Tres de mayo – Goya

Tres de mayo (nom complet en espagnol : El tres de mayo de 1808 en Madrid, soit « Le trois mai 1808 à Madrid ») est un tableau renommé du peintre espagnol Francisco de Goya. Peinte en 1814 et conservée au musée du Prado à Madrid, cette toile est également connue sous le nom Les Fusillades du 3 mai ou en espagnol sous les noms de Los fusilamientos de la montaña del Príncipe Pío.

 

Ce tableau est la suite directe des événements décrits par Dos de Mayo. Dans la nuit du 2 au 3 mai 1808 les soldats français — en représailles à la révolte du 2 mai — exécutent les combattants espagnols faits prisonniers au cours de la bataille. Les toiles Dos de Mayo et Tres de Mayo ont toutes deux été commissionnées par le gouvernement provisoire espagnol sur suggestion de Goya.

 

Tres de mayo

Tres de mayo

Description de l'œuvre

La scène décrite dans Tres de Mayo se tient dans les premières heures du matin qui suit le soulèvement et est centrée sur deux masses d'hommes : un groupe désorganisé de captifs tenus pratiquement à bout portant par les fusils d'un peloton d'exécution posant de façon rigide.
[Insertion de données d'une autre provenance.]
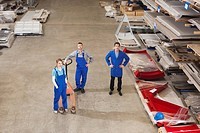 Germany, Neukirch, Instructor and apprentices standing in industrial hall, elevated view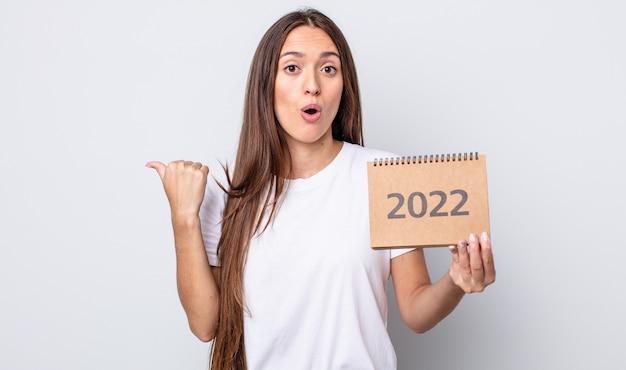 Jeune jolie femme semblant étonnée d'incrédulité. concept de planificateur 2022
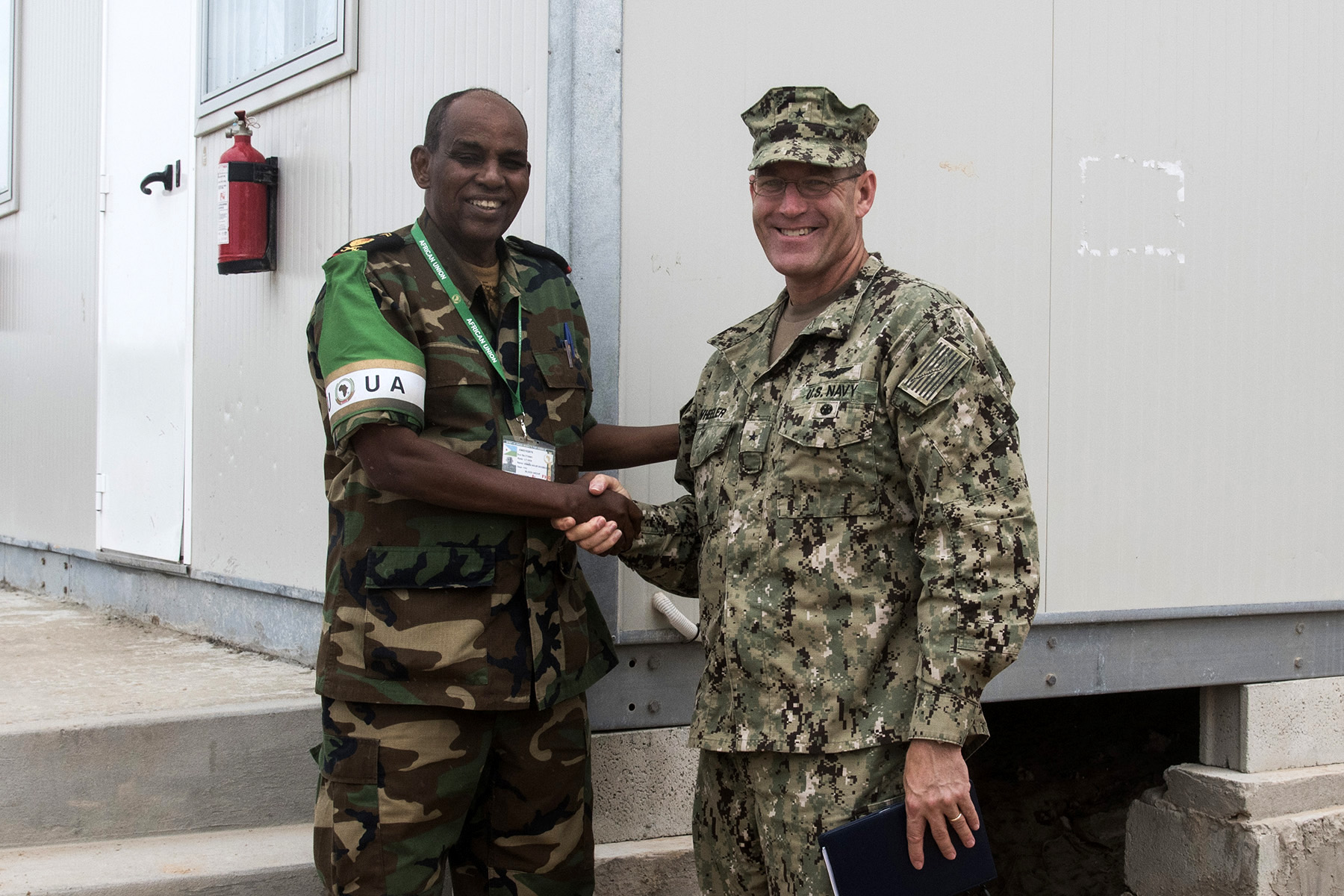 MOGADISHU, Somalia- African Union Mission in Somalia Lt. Gen. Osman Noor Soubagleh, force commander, meets with U.S. Navy Rear Adm. William Wheeler, Combined Joint Task Force-Horn of Africa deputy commander, during an AMISOM/Somali National Army Sector Commanders' conference, Aug. 25, 2016, at the AMISOM Force Headquarters in Mogadishu, Somalia. The Somali sector commanders met to review efficiency and needed improvements for security operations and SNA collaboration strategies. Lt. Gen. Soubagleh is from Djibouti, one of the five AMISOM nations that have combat troops working to secure Somalia.  (U.S. Air Force photo by Staff Sgt. Tiffany DeNault)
Bourreaux et victimes se font face et, selon Kenneth Clark, « dans un éclair de génie Goya a fait se contraster l'attitude féroce des soldats et les lignes d'acier de leurs fusils avec la masse s'écroulant de leurs cibles ». Une lanterne carrée située entre les deux groupes projette une lumière dramatique sur la scène. La zone la mieux éclairée est celle des victimes sur la gauche, où l'on peut voir un moine en train de prier, ce qui est consistant avec le désir de Joachim Murat de choisir les victimes parmi les membres des couches sociales les moins élevées et du clergé qui les a organisées. Immédiatement à la droite de ce groupe et au centre de la toile se trouvent les figures d'autres condamnés se tenant en ligne dans l'attente d'une exécution future. La figure centrale de la toile est l'homme à genoux entre les corps de ceux déjà exécutés, les bras ouverts et brillamment éclairé. Goya a voulu montrer l'innocence des condamnés en comparant l'espagnol portant une tunique blanche à Jésus: stigmates,bras levés...Il porte aussi une tunique blanche rappelant la pureté. Ses habits jaunes et blancs répètent les couleurs de la lanterne.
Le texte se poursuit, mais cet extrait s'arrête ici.